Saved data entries
[Start of section]
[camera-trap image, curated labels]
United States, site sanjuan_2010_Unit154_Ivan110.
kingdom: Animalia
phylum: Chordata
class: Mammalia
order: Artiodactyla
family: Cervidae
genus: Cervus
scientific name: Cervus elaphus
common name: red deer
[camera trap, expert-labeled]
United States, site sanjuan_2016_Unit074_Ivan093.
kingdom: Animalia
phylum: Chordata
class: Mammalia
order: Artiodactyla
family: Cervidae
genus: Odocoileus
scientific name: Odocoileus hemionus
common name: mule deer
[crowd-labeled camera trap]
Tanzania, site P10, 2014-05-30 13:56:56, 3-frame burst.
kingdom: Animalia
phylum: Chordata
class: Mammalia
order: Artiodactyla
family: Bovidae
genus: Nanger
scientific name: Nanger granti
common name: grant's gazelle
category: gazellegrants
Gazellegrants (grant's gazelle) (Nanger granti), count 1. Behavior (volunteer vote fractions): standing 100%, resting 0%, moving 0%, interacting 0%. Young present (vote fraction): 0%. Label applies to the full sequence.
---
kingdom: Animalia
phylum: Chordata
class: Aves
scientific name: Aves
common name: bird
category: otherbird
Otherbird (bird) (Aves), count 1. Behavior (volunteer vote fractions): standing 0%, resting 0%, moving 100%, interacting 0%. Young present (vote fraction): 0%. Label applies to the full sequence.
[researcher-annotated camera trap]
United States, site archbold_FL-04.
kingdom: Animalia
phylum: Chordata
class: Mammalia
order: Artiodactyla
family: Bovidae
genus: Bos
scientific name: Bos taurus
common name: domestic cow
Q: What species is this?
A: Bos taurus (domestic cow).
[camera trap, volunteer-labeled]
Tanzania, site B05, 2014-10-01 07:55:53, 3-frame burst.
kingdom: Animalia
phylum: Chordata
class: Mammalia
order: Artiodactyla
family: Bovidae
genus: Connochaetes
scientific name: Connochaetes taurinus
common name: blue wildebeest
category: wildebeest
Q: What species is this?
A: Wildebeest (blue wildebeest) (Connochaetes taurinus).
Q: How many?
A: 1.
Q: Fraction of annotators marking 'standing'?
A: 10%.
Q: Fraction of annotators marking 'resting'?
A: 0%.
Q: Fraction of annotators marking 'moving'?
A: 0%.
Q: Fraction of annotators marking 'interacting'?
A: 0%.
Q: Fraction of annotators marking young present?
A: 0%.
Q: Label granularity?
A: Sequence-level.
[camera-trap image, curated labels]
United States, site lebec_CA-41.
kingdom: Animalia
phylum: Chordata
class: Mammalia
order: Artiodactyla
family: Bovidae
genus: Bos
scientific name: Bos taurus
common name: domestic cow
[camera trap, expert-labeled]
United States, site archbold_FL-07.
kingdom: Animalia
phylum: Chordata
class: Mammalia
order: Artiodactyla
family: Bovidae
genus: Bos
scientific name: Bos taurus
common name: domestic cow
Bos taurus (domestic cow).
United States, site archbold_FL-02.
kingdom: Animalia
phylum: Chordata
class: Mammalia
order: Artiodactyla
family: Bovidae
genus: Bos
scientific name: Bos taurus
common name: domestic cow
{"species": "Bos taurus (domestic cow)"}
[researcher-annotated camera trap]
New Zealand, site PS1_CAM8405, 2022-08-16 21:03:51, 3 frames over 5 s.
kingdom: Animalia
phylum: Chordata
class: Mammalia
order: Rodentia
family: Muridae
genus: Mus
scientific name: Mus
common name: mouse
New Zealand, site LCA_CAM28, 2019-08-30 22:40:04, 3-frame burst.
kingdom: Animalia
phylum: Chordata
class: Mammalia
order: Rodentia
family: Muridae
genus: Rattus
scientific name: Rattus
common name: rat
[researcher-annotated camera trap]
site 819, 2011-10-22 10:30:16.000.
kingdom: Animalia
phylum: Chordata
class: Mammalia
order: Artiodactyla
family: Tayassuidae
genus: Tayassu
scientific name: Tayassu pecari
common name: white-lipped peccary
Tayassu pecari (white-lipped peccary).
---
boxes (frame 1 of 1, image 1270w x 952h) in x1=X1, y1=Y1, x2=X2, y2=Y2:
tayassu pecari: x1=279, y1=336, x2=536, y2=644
[End of section]
Task prompt: Copy, exactly as written, the lines above, beginning with the one that contains "Q: Fraction of annotators marking 'interacting'?" and ending with the last.

Finished exercise:
Q: Fraction of annotators marking 'interacting'?
A: 0%.
Q: Fraction of annotators marking young present?
A: 0%.
Q: Label granularity?
A: Sequence-level.
[camera-trap image, curated labels]
United States, site lebec_CA-41.
kingdom: Animalia
phylum: Chordata
class: Mammalia
order: Artiodactyla
family: Bovidae
genus: Bos
scientific name: Bos taurus
common name: domestic cow
[camera trap, expert-labeled]
United States, site archbold_FL-07.
kingdom: Animalia
phylum: Chordata
class: Mammalia
order: Artiodactyla
family: Bovidae
genus: Bos
scientific name: Bos taurus
common name: domestic cow
Bos taurus (domestic cow).
United States, site archbold_FL-02.
kingdom: Animalia
phylum: Chordata
class: Mammalia
order: Artiodactyla
family: Bovidae
genus: Bos
scientific name: Bos taurus
common name: domestic cow
{"species": "Bos taurus (domestic cow)"}
[researcher-annotated camera trap]
New Zealand, site PS1_CAM8405, 2022-08-16 21:03:51, 3 frames over 5 s.
kingdom: Animalia
phylum: Chordata
class: Mammalia
order: Rodentia
family: Muridae
genus: Mus
scientific name: Mus
common name: mouse
New Zealand, site LCA_CAM28, 2019-08-30 22:40:04, 3-frame burst.
kingdom: Animalia
phylum: Chordata
class: Mammalia
order: Rodentia
family: Muridae
genus: Rattus
scientific name: Rattus
common name: rat
[researcher-annotated camera trap]
site 819, 2011-10-22 10:30:16.000.
kingdom: Animalia
phylum: Chordata
class: Mammalia
order: Artiodactyla
family: Tayassuidae
genus: Tayassu
scientific name: Tayassu pecari
common name: white-lipped peccary
Tayassu pecari (white-lipped peccary).
---
boxes (frame 1 of 1, image 1270w x 952h) in x1=X1, y1=Y1, x2=X2, y2=Y2:
tayassu pecari: x1=279, y1=336, x2=536, y2=644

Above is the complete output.